"I drink wine."
Translation:Je bois du vin.
I still don't see where it's appropriate to use 'bois' and where it's appropriate to use 'boit'. I think it has something to do with referring to 1st person / 2nd person?
Yes that's it.
A huge tip for you: since you are at Basics 1 on the Tree, please browse the Discussion page before asking your next questions because chances are that they will already have been answered to, and at length.
Direct objects need an article in French.
There are 3 classes of articles: indefinite, definite and partitive.
"I drink wine" means "I drink some wine", ie an undefined quantity of a mass thing.
In French, this translates to a partitive article: "du" with masculine nouns, "de la" with feminine nouns and "de l' " with masculine or feminine nouns starting with a vowel sound:
- je bois du vin (masculine)
- je bois de la bière (feminine)
- je bois de l'alcool (masculine)
- je bois de l'eau (feminine)
Note: "du" is the contraction of preposition "de" and definite article "le".
French nouns need an article.

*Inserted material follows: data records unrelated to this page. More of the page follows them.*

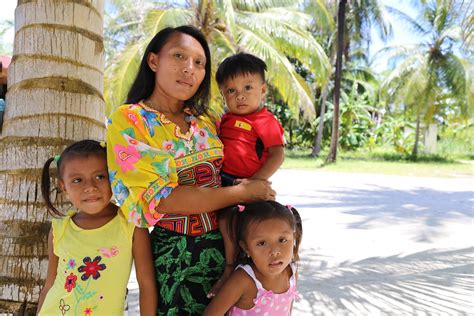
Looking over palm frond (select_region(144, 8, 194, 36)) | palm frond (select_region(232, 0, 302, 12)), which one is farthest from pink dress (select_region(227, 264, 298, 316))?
palm frond (select_region(232, 0, 302, 12))

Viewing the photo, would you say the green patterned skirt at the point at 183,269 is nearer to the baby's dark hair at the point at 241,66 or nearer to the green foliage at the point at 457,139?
the baby's dark hair at the point at 241,66

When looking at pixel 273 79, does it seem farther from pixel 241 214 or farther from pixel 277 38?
pixel 241 214

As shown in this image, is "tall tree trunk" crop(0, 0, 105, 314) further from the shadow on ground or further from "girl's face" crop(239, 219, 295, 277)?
the shadow on ground

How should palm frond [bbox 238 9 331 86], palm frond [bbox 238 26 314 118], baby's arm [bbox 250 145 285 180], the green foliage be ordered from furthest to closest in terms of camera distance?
the green foliage → palm frond [bbox 238 9 331 86] → palm frond [bbox 238 26 314 118] → baby's arm [bbox 250 145 285 180]

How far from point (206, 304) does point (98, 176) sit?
666 millimetres

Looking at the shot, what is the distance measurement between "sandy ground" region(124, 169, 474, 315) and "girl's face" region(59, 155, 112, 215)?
2.51m

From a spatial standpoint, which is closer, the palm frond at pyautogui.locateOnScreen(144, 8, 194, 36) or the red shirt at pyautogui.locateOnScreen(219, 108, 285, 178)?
the red shirt at pyautogui.locateOnScreen(219, 108, 285, 178)

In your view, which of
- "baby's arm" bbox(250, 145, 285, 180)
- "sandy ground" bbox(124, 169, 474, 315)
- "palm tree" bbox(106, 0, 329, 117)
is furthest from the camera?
"palm tree" bbox(106, 0, 329, 117)

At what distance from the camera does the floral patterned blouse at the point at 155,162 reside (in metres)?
1.61

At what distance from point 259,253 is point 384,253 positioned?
Answer: 4632 mm

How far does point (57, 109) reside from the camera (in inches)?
93.8

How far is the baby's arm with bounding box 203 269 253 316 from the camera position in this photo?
1812 mm

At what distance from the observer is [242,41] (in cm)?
1433

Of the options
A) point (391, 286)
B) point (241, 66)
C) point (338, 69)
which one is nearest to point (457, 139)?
point (338, 69)
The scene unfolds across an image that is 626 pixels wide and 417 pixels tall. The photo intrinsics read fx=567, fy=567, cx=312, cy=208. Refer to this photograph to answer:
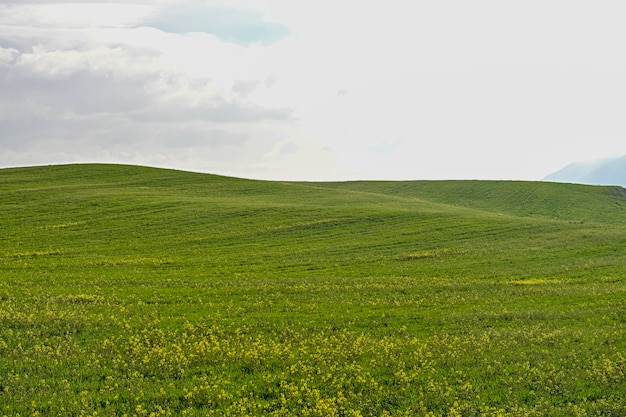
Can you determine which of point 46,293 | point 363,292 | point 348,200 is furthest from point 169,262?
point 348,200

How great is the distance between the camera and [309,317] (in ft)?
76.5

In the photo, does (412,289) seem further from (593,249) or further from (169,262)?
(593,249)

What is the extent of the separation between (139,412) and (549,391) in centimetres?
1076

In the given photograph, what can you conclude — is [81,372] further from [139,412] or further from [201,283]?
[201,283]

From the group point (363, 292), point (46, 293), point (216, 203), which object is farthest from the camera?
point (216, 203)

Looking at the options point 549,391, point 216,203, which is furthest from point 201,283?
point 216,203

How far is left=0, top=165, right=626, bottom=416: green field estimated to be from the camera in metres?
15.0

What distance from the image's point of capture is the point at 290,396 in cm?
1499

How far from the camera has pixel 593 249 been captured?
43.5m

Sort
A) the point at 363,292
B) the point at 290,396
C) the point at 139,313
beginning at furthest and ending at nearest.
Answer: the point at 363,292 → the point at 139,313 → the point at 290,396

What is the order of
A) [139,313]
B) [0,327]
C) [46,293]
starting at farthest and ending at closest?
[46,293], [139,313], [0,327]

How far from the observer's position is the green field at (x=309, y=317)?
15.0 m

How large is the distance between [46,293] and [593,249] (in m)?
38.0

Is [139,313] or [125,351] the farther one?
[139,313]
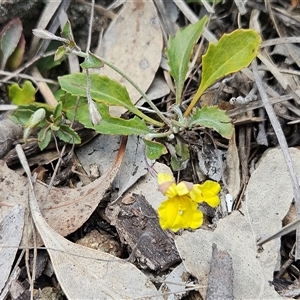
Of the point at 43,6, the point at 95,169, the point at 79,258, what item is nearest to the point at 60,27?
the point at 43,6

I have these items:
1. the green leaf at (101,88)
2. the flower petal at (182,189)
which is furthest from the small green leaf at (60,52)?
the flower petal at (182,189)

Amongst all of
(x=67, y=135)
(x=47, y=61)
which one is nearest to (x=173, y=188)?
(x=67, y=135)

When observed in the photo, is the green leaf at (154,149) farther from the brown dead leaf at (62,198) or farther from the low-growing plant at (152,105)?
the brown dead leaf at (62,198)

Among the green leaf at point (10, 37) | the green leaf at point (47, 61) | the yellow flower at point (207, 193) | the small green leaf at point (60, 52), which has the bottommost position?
the yellow flower at point (207, 193)

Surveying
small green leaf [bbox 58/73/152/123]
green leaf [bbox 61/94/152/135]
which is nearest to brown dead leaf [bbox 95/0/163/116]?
small green leaf [bbox 58/73/152/123]

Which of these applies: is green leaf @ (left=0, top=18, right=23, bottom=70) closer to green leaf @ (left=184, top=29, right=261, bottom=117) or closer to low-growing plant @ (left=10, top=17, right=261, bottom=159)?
low-growing plant @ (left=10, top=17, right=261, bottom=159)

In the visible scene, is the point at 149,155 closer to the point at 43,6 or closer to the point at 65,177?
the point at 65,177
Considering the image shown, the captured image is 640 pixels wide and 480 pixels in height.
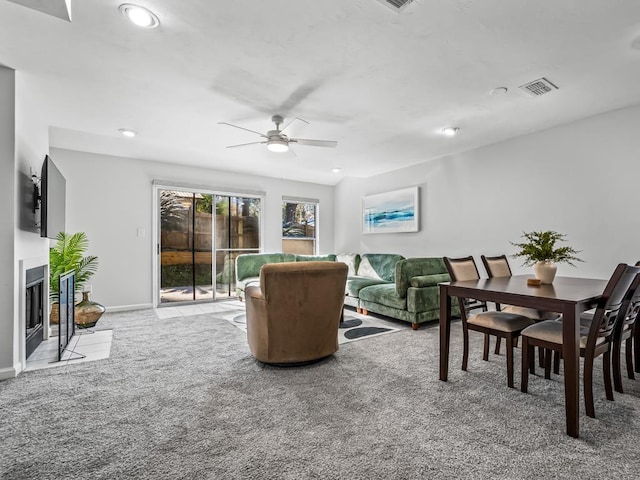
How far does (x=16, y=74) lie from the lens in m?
2.66

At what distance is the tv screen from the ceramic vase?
1.05 meters

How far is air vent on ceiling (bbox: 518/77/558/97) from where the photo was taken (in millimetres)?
2771

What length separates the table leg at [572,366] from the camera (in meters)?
1.73

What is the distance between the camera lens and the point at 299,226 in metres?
7.08

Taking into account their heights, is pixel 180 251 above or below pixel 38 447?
above

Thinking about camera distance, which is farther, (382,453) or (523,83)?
(523,83)

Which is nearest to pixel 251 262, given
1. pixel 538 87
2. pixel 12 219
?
pixel 12 219

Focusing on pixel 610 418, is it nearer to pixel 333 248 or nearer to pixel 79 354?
pixel 79 354

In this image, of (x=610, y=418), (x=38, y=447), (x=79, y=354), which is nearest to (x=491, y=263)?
(x=610, y=418)

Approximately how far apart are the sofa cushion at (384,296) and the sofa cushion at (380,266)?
2.26ft

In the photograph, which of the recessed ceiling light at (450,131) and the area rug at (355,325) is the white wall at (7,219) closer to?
the area rug at (355,325)

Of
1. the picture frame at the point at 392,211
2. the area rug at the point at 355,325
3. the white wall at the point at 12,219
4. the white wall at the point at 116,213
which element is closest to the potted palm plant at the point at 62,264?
the white wall at the point at 116,213

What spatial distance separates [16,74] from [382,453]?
3.82 m

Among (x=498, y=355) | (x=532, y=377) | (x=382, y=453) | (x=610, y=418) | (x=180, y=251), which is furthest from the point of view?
(x=180, y=251)
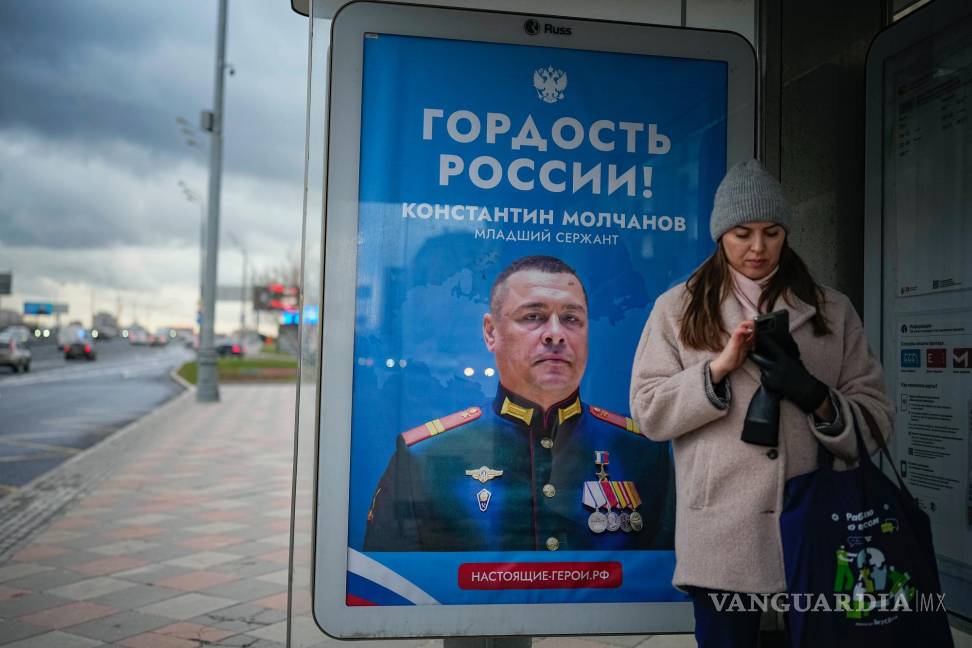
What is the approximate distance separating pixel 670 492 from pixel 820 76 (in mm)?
1568

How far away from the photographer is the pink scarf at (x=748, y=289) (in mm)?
2168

This rule has a few exceptions you will know about in next lessons.
Many English sentences cannot be translated word for word and you have to understand the meaning before translating.
"I drink wine" means "I drink some wine", an undefined quantity of wine, which is an uncountable noun.
This is a "partitive case" (part of mass thing), which needs a "partitive" article in French.
Partitive articles are: du (masculine), de la (feminine) or de l' (in front of a word starting with a vowel sound).
Note: "du" is a required contraction of preposition "de" + definite article.
- je bois du vin (masculine) = I drink (some) wine
- je bois de la bière (feminine) = I drink (some) beer
- je mange de l'edam (masculine) = I eat (some) Edam cheese
- je verse de l'huile (feminine) = I pour (some) oil
I know that this question has already been asked and answered but I thought that you could use "Le" instead of "Du" in situations like this, why not here?
Because, as indicated just above, the English would have to be "I drink the wine"
Surely "i drink wine" can mean two things depending on context? If it was general i drink wine sometimes but i drink beer sometimes then wouldn't it be "le vin", while i drink wine thank you for offering (at a dinner table) would be "du vin"? Am I missing something here?